Twisting is performed almost in the lateral plane. In this case, the rectus abdominis muscle is less involved than in the classical version of the exercise.

Side twists - working out the contours of the waist and sides

Another variation is the execution of lateral twists on the simulator for hyperextension. To do this, you need to stand sideways in the simulator. Put the leg that will be on top in front, the one that is behind - behind.

Hands are removed behind the head. Strictly controlling the amplitude of the movement (when executed in the simulator, it is practically unlimited), begin to lower and raise the body. Do not bend down too much - it is dangerous for the spine. Keep your press energized all the time.

How to achieve the relief and not "swing" the waist?

When you include lateral twists in your training program, you should take into account a number of features of training the press, and oblique muscles in particular.

Beautiful relief of the abdomen and sides - this is 20% developed muscles and 80% - a thin fat layer in the waist area.
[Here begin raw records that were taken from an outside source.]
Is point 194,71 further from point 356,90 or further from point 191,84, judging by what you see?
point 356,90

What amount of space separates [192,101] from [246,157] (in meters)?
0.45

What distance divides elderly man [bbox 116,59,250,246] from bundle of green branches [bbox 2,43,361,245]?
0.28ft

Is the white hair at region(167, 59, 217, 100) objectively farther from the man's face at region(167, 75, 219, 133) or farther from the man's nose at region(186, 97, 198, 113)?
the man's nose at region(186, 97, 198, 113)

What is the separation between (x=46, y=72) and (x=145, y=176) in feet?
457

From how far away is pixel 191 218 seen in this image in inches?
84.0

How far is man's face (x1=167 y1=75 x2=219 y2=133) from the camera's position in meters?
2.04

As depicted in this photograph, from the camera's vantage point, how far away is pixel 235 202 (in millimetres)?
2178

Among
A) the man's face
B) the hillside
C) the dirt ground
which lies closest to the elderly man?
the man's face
In other words, you can do twists for a long time and persistently, but you can’t see any changes in your figure if you do not follow a diet. Unless the abdomen becomes a little flatter due to the fact that the toned muscles “compress” the internal organs. Therefore, if you want to achieve a perfect body, fight fat in the first place. Then the relief press and the drawn contours of the sides are guaranteed.

Side twists - working out the contours of the waist and sides

Another important fact. Twists, including side twists, are usually not performed with weight. This is explained simply. When do we do weight training? Then when we want the muscle to grow. What happens if the oblique muscles of the abdomen increase in volume? The waist will expand.
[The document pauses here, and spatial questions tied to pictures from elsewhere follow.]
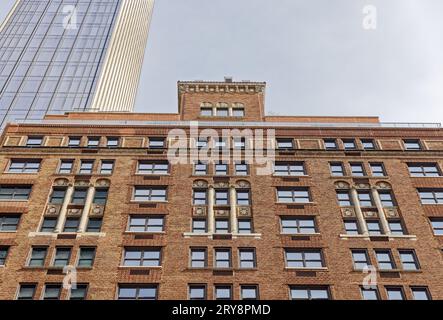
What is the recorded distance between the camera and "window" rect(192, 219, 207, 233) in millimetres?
41719

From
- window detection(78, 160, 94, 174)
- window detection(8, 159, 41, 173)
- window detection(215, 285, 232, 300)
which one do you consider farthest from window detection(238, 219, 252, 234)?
window detection(8, 159, 41, 173)

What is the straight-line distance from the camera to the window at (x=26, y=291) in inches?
1427

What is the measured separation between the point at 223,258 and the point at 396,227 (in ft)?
45.0

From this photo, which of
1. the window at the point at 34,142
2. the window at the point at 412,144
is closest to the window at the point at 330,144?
the window at the point at 412,144

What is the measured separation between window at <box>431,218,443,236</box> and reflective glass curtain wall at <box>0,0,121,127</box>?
3416 inches

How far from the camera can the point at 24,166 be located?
47.1 meters

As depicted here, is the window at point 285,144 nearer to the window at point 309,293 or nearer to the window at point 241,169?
the window at point 241,169

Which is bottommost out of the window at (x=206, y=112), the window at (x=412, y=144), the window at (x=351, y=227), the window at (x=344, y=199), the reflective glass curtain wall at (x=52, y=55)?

Do we need this? In most cases it is not necessary. Therefore, the exercise is performed not in mass mode, but, as they say, on the terrain. Many repetitions (from 20), the pace is average, there is no burden or it is minimal.

And finally, I’ll add that the lateral abdominal muscles to one extent or another participate in many movements. Therefore, emphasis is precisely on their training is not necessary.

Perform lateral twisting as an additional exercise on the press. Subject to the above recommendations, the result will not be long in coming!